2. lxc decides to create a 32-bit compat context for you
   (using get_new_ctx())
   2a. seccomp creates a context for 32-bit x86
   2b. lxc adds SCMP_ARCH_X86 to the list of arches for that rule, but
   that was already there

I'm still trying to decide what lxc should do differently. You can
most easily get past this problem bug adding a check for

seccomp_arch_exist(compat_ctx, arch)

before the seccomp_arch_add is called. But I'm wondering what we should
be doing for your case in general.

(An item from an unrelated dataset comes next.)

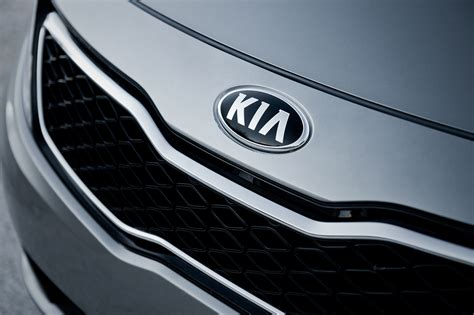 hyundai kia logo kia logo change www pixshark com images galleries with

Should we continue to create a (default)
64-bit and a (compat) 32-bit context?

[copyninja]

Thanks guys for fixing this issue!.

[evgeni]

It seems 473ebc7 was reverted again and thus this issue still persists?

@copyninja @stgraber shall this be reopened again?

[copyninja]

@evgeni Is the reverted lxc released?. I basically first tested this on lxc shipped from Debian so if its really reverted then I think issue needs to be reopened.

[evgeni]

@copyninja as far as I can tell even the fixed one is not released as both commits are only in the 2.0 (master) branch.

[copyninja]

@evgeni that is bad :(. If the fix is reverted I think this issue should be reopened but I can't do it.

[nboullis]

Hi,

For those who are interested, I could patch debian’s LXC 1:1.0.6-6+deb8u5 to run on a i386 userspace with an amd64 kernel. The patch is here: 0099-seccomp-64bit-kernel-32bit-userspace.patch

For more info, see my comment.

[brauner]

@copyninja, @nboullis, @evgeni see #2274 and #2275.